We drove through a part of East Jerusalem that is still a heavily contested area when it comes to claims for land and territory. This landscape is a part of the West Bank and thus a part of the area that was occupied by the Israelis during the Six Day War in 1967. The Israelis, however, are expanding dramatically with new settlements built on the hilltops. The Wall, which after a while becomes a high-tech fence, zigzags through the landscape far into the occupied territories. These settlements don’t look very temporary and it’s clear that they are built to stay. In between the settlements there are Arabic villages and neighbourhoods that all look a bit older and more organically laid out. You can always recognise them by the minarets that stick up over the buildings. We arrived at a checkpoint by the Wall and Ismail said, “Now we are settlers”. We both relaxed a bit in order to look unaffected and as cool as possible and we were waved through without hesitation by the heavily armed Israeli soldier. On the other side of the Wall in East Jerusalem you couldn’t really speak any longer of settlements but entire neighbourhoods that had been built on occupied land. These neighbourhoods are most likely never going to be returned to the Palestinian people and Ismail sang with a smile ‘Jerusaaaaleeeeem is looooooost’ in a tone of voice that mimicked the prayers that are broadcast from the large speakers on the mosques. Eventually we arrived at the little museum where Ismail works.



There is a slightly sad story attached to the museum. Originally, it had been a Palestinian folklore museum but it hadn’t been open to the public for the last year and a half. It was one of the few institutions that contributed to the task of documenting and preserving knowledge of Palestinian culture but, as has happened so many times before when it comes to Palestinian concerns, internal disagreements had arisen that, in the end, had led to the museum’s closure. Alongside a handful of other people, Ismail had been hired about a year ago as a visual artist to help renew and re-open the museum. It seemed like Ismail was the last one left of this group and he was clearly looking forward to when his contract ran out the next week. Only one year ago a fortune had been spent refurbishing the building “with European expertise”, Ismail said, with a slightly ironic tone but this renovation had been a disaster for the building as all the windows had been covered with shutters and the entire building was about to collapse due to damp. A new renovation had already been planned to save the beautiful building.

Ismail told me that he had tried to change the focus of the museum from being a messy old fashioned and object oriented museum into a museum that spoke more of the context in which the collection had originated. The story behind it was that this collection had been brought together within the framework of a wealthy Palestinian family towards the end of the 1900s, and that the building that housed the collection had been the family’s original villa.
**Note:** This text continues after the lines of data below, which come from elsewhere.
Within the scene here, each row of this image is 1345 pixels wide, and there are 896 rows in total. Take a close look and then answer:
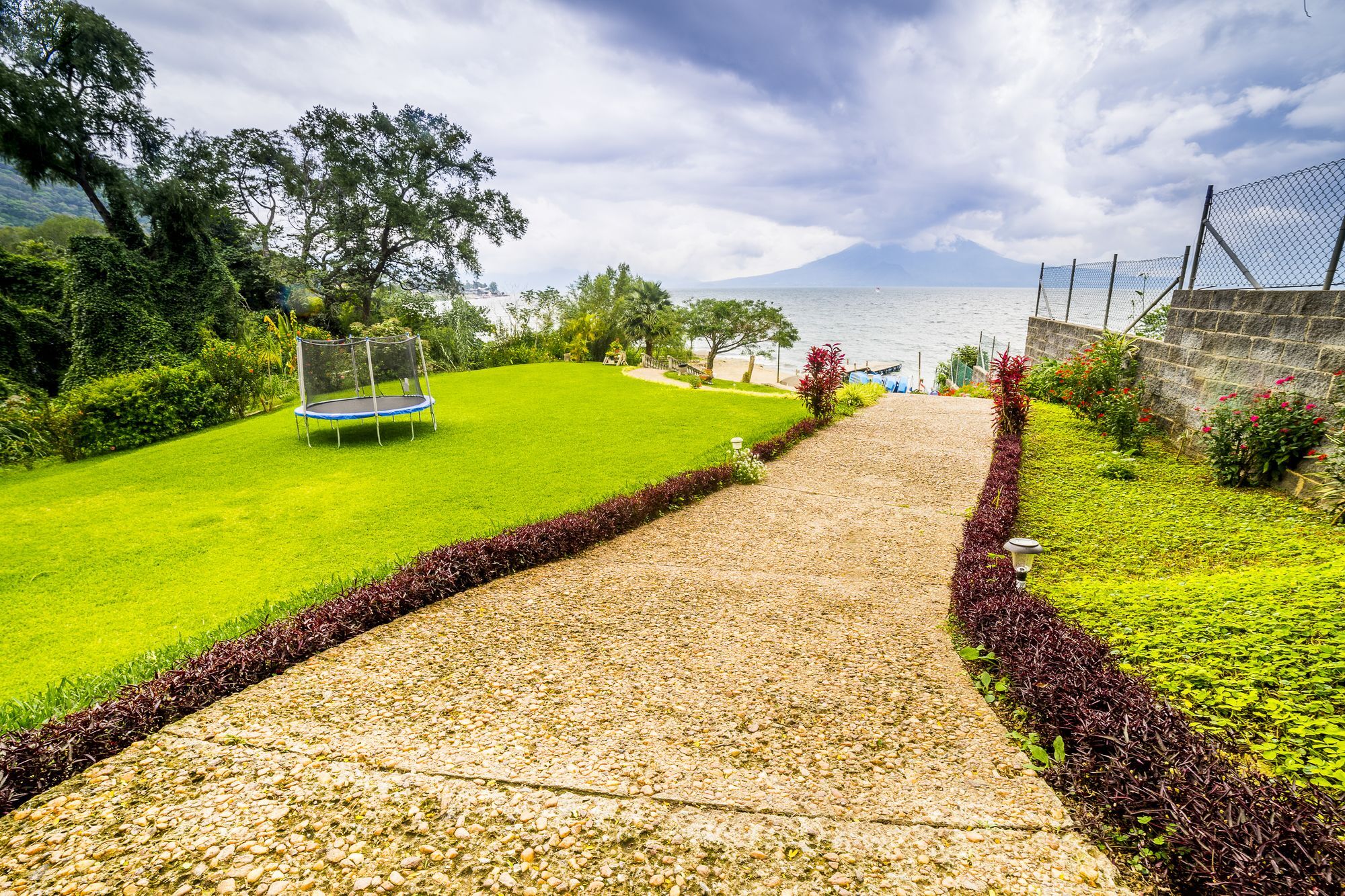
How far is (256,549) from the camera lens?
5.77 metres

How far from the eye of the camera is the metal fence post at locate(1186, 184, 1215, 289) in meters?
7.56

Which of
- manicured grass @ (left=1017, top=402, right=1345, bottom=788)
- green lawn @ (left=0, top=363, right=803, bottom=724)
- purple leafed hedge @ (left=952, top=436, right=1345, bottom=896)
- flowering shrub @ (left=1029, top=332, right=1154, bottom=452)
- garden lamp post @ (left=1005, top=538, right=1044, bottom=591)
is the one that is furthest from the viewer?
flowering shrub @ (left=1029, top=332, right=1154, bottom=452)

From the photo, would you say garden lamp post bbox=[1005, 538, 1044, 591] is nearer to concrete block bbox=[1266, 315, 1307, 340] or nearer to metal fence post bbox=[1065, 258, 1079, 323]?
concrete block bbox=[1266, 315, 1307, 340]

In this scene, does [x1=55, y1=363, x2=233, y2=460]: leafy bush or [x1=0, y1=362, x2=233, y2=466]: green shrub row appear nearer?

Ismail said that he wanted the museum to tell the story of both the family and the collection. The collection consisted mainly of pottery, textiles and craft collected from the Palestinian villages. Towards the end of the 1900s there had been a relatively large and wealthy Palestinian upper class that had their own culture and traditions parallel to those of the Ottoman and European high society that also existed there around that time. The museum owned much of the family’s furniture and personal belongings and these could easily be integrated with all the other art objects of the collection currently on display in the many galleries of the museum. It wouldn’t be like this, though, as the board didn’t like the idea and just wanted a ‘museum’ and didn’t want to pursue Ismail’s ideas. Currently there isn’t one museum about Palestinian cultural history in Jerusalem that is run by the Palestinians themselves. This creates a cultural gap for the Palestinians and makes it easier for the Israelis to reproduce the myth of the Jewish migrants settling in an unpopulated land, the persistent story in the Israeli writing of history. However, in 1948, around 1,750,000 people were living in Palestine, of whom only 31% were Jewish.